Source document: Begin

Parramatta Campus NSW, University of Western Sydney Building, Design Australia
Boilerhouse Precinct, Sydney : Parramatta Campus Building
Boilerhouse Precinct, New South Wales – design by Tanner Architects Pty Ltd, Australia
8 Oct 2012
Boilerhouse Precinct Building, Sydney
The Parramatta campus, University of Western Sydney, New South Wales, Australia
Design: Tanner Architects Pty Ltd
The Parramatta campus of University of Western Sydney is a significant and historic place. Continuously used since 1813 as a public institution – first as a school for the new colony’s female orphans, then as a psychiatric hospital and since 1998 as a university. The sequential development has resulted in a fine grained built form with a series of non axial vistas and interstitial places bounded by a cohesive group of buildings.
However as is common in many institutional places a pragmatic need for expansion often disfigured many of the fine architectural attributes of the existing buildings and landscape settings. Since 1998 the University has transformed the campus into a vibrant place for education and engendered a new layer of architectural meaning. Early projects involved the renewal of the 19th century ward buildings and the nationally significant Female Orphan School. As the campus population grew the demand for a truly student focused public domain at the centre of the campus became critical.

Source document: End

• Action item:
Please carry the Boilerhouse Precinct article on from its final sentence. The listing comes from a separate source and has no connection to the Boilerhouse Precinct article.

Given data: Begin

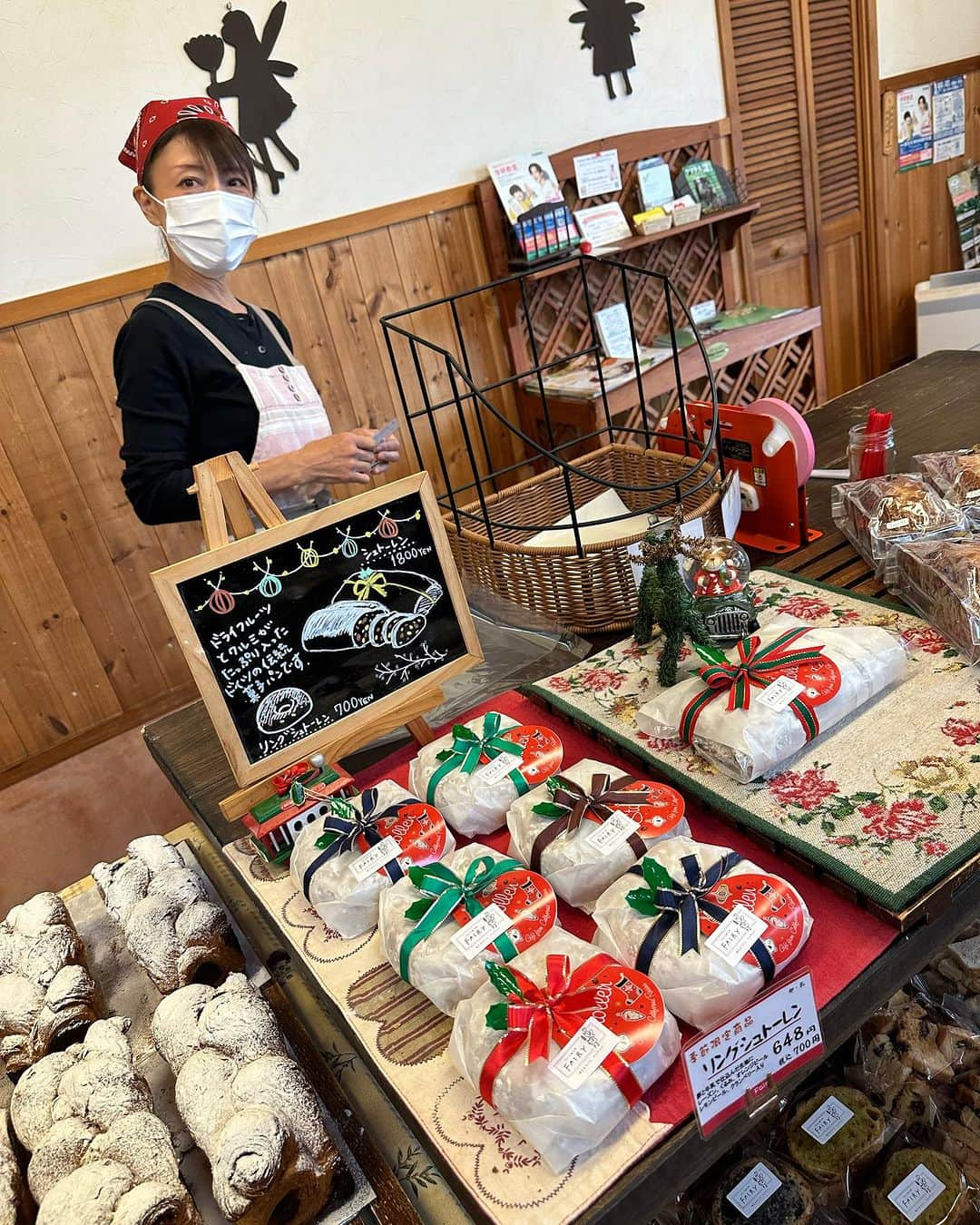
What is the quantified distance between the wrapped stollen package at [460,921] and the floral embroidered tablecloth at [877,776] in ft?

Given data: End

• Your response:
With population growth from 4000 to well over 9000 in the space of 2 years, there was a clear demand for improved hospitality services on the campus. Until this project was completed there were limited opportunities and those that existed were on the periphery and quite internal. The Boilerhouse adaptation and the attached outdoor pavilion is a direct response to this situation – providing a place that is lively and transient in the manner of a market square.
At a detailed level the project introduced a new physical presence. It is not historicist nor is it overtly contemporary yet it makes a new statement of university life. The ground planes of the three key buildings of the Precinct reach out to the cranked pedestrian concourse removing the artificial barrier of building edge and public domain – decks and terraces provide places to stop and unwind between lectures. These transformations make for a broader conception of the student hub than a contained and defined student union building.
The project team, including artists and graphic designers worked collaboratively and has generated a remarkable set of devices that together make up a rich and multilayered public domain. In stitching together disparate buildings the landscape and the built environment come together. The Boilerhouse Precinct offers the Parramatta Campus a truly student focused public domain.
Boilerhouse Precinct Parramatta Campus – Building Information
Architectural Team: Alex Kibble, Angelo Casado, Daelynn Loh, Marta Eyles, Courtney Ryan, Vanessa Holtham, Mardi Christian, Mary Mitry
Project Management: University of Western Sydney, Capital Works and Facilities
Landscape Architect: Taylor Brammer
Structural, Civil + Hydraulic Engineer: Mott MacDonald Hughes Trueman
Mechanical + Electrical Engineer: Kuttner Collins
Kitchen Consultant: Mack Group
BCA: Davis Langdon
Accessibility: Accessibility Solutions
Graphic Design: Spatchurst
Artists: Philip Spark – Industrial Artefacts; Michael Keighery – Mosaic
Contractor – Phase 1: Nick Johnson Landscapes
Contractor – Phase 2: Gledhill Constructions
Boilerhouse Precinct Sydney images + information from Tanner Architects Pty Ltd
To see all listed projects on a single map please follow this link.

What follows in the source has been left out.